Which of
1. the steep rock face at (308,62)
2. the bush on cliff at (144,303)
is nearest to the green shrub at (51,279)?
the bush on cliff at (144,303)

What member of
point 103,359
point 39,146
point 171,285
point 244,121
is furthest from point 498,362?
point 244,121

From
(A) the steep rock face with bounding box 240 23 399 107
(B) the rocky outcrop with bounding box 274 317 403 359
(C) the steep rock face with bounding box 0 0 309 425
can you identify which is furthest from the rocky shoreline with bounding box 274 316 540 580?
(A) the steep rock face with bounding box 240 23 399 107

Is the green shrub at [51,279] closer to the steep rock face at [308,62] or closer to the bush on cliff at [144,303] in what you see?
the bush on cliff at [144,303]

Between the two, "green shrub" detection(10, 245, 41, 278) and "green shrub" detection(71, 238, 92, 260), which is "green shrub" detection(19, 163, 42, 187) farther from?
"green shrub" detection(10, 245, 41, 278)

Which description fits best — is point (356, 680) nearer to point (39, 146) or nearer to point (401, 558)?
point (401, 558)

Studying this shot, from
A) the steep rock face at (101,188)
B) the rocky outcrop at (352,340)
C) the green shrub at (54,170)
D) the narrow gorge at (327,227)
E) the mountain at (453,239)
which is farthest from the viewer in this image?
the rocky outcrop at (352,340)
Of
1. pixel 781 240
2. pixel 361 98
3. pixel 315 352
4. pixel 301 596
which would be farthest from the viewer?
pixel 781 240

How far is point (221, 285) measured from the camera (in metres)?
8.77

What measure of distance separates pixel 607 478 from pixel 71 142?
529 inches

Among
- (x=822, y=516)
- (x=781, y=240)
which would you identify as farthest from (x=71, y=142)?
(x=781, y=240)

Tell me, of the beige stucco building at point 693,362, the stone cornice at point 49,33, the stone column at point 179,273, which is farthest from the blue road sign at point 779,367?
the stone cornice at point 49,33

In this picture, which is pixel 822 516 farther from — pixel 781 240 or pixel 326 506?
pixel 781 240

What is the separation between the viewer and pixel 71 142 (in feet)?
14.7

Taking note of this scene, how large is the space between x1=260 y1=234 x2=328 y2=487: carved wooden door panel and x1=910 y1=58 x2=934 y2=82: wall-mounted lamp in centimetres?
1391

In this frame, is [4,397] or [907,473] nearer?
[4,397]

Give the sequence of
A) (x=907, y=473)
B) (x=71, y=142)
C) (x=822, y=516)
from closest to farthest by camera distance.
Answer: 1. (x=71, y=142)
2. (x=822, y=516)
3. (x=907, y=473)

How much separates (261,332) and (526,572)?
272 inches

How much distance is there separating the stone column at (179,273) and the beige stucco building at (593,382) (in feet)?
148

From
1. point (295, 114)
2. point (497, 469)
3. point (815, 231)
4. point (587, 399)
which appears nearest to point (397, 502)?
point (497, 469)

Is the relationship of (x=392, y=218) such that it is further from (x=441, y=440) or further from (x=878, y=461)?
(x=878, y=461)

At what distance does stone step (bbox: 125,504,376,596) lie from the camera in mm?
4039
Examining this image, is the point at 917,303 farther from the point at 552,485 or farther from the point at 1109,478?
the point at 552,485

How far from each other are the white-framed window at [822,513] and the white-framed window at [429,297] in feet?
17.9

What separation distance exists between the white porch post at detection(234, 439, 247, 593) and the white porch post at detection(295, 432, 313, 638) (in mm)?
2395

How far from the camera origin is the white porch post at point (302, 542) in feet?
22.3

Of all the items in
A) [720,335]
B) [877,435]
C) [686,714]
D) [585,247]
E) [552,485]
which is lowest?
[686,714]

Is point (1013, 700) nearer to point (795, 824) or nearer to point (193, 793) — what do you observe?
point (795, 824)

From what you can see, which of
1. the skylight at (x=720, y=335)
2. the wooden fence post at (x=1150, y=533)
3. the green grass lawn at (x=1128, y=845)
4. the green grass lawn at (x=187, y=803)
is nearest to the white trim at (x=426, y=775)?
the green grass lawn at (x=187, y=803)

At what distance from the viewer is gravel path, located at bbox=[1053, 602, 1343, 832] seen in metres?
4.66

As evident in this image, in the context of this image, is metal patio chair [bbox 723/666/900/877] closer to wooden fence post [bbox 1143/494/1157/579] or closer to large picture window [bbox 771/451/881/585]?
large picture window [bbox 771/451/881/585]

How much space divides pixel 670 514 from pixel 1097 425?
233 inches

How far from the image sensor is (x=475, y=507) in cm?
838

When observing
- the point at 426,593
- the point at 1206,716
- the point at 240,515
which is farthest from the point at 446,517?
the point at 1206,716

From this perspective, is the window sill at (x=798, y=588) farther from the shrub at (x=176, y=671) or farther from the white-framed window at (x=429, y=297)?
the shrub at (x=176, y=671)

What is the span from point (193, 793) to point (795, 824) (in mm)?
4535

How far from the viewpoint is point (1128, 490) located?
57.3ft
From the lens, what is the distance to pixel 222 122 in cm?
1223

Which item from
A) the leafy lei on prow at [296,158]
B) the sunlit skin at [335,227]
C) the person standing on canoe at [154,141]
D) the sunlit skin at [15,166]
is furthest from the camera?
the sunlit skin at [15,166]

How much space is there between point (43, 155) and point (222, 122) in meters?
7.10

Brief:
Please restate the data word for word, every record included.

The response:
Which of
1. the steep rock face at (308,62)
2. the bush on cliff at (144,303)
is nearest to the green shrub at (51,279)?
the bush on cliff at (144,303)

What member of
point 103,359
point 39,146
point 171,285
point 244,121
is furthest from point 498,362?
point 244,121

From
(A) the steep rock face with bounding box 240 23 399 107
(B) the rocky outcrop with bounding box 274 317 403 359
(C) the steep rock face with bounding box 0 0 309 425
can you identify which is furthest from the rocky shoreline with bounding box 274 316 540 580?
(A) the steep rock face with bounding box 240 23 399 107

Is the green shrub at [51,279] closer to the steep rock face at [308,62] or closer to the bush on cliff at [144,303] in what you see?
the bush on cliff at [144,303]

Between the two, "green shrub" detection(10, 245, 41, 278) and "green shrub" detection(71, 238, 92, 260), which is "green shrub" detection(19, 163, 42, 187) farther from?
"green shrub" detection(10, 245, 41, 278)

Which description fits best — is point (356, 680) nearer to point (39, 146) or nearer to point (401, 558)?
point (401, 558)

Studying this shot, from
A) the steep rock face at (101,188)
B) the rocky outcrop at (352,340)
C) the green shrub at (54,170)
D) the narrow gorge at (327,227)
E) the mountain at (453,239)
which is farthest from the viewer in this image?
the rocky outcrop at (352,340)
Of
1. pixel 781 240
2. pixel 361 98
3. pixel 315 352
4. pixel 301 596
which would be farthest from the viewer?
pixel 781 240

How far is point (221, 285) measured from the camera (in metres)?
8.77

What measure of distance separates pixel 607 478 from pixel 71 142?
529 inches

Among
- (x=822, y=516)
- (x=781, y=240)
which would you identify as farthest from (x=71, y=142)?
(x=781, y=240)

Tell me, of the beige stucco building at point 693,362, the stone cornice at point 49,33, the stone column at point 179,273, which is farthest from the blue road sign at point 779,367?
the stone cornice at point 49,33

In this picture, which is pixel 822 516 farther from — pixel 781 240 or pixel 326 506?
pixel 781 240

What is the separation between the viewer and pixel 71 142 (in feet)?
14.7

Taking note of this scene, how large is the space between x1=260 y1=234 x2=328 y2=487: carved wooden door panel and x1=910 y1=58 x2=934 y2=82: wall-mounted lamp in centimetres?
1391

In this frame, is [4,397] or [907,473] nearer?
[4,397]

Give the sequence of
A) (x=907, y=473)
B) (x=71, y=142)
C) (x=822, y=516)
from closest to farthest by camera distance.
Answer: 1. (x=71, y=142)
2. (x=822, y=516)
3. (x=907, y=473)

How much separates (261,332) and (526,572)?
272 inches

How much distance is there separating the stone column at (179,273) and the beige stucco building at (593,382) (in feet)?
148

From
1. point (295, 114)
2. point (497, 469)
3. point (815, 231)
4. point (587, 399)
which appears nearest to point (397, 502)?
point (497, 469)

Is the relationship of (x=392, y=218) such that it is further from (x=441, y=440) or further from (x=878, y=461)?
(x=878, y=461)

At what distance does stone step (bbox: 125,504,376,596) lie from the camera in mm?
4039
Examining this image, is the point at 917,303 farther from the point at 552,485 or farther from the point at 1109,478?
the point at 552,485

How far from each other are the white-framed window at [822,513] and the white-framed window at [429,297] in feet?
17.9

What separation distance exists between the white porch post at detection(234, 439, 247, 593) and the white porch post at detection(295, 432, 313, 638) (in mm)?
2395

How far from the camera origin is the white porch post at point (302, 542) in feet?
22.3

Of all the items in
A) [720,335]
B) [877,435]
C) [686,714]
D) [585,247]
E) [552,485]
which is lowest?
[686,714]

Is point (1013, 700) nearer to point (795, 824) or nearer to point (193, 793) — what do you observe?
point (795, 824)

From what you can see, which of
1. the skylight at (x=720, y=335)
2. the wooden fence post at (x=1150, y=533)
3. the green grass lawn at (x=1128, y=845)
4. the green grass lawn at (x=187, y=803)
is nearest to the white trim at (x=426, y=775)?
the green grass lawn at (x=187, y=803)

At what distance from the viewer is gravel path, located at bbox=[1053, 602, 1343, 832] seen in metres?
4.66

As evident in this image, in the context of this image, is metal patio chair [bbox 723/666/900/877] closer to wooden fence post [bbox 1143/494/1157/579] or closer to large picture window [bbox 771/451/881/585]?
large picture window [bbox 771/451/881/585]

How much space divides pixel 670 514 from pixel 1097 425?
233 inches

How far from the image sensor is (x=475, y=507) in cm?
838

When observing
- the point at 426,593
- the point at 1206,716
- the point at 240,515
which is farthest from the point at 446,517?
the point at 1206,716

From this perspective, is the window sill at (x=798, y=588) farther from the shrub at (x=176, y=671) or farther from the white-framed window at (x=429, y=297)?
the shrub at (x=176, y=671)

What is the span from point (193, 793) to point (795, 824) (in mm)?
4535

How far from the viewpoint is point (1128, 490) located?
57.3ft
From the lens, what is the distance to pixel 222 122 in cm?
1223

Which item from
A) the leafy lei on prow at [296,158]
B) the sunlit skin at [335,227]
C) the person standing on canoe at [154,141]
D) the sunlit skin at [15,166]
is furthest from the camera?
the sunlit skin at [15,166]

How much space is there between point (43, 155) and point (222, 122) in meters?
7.10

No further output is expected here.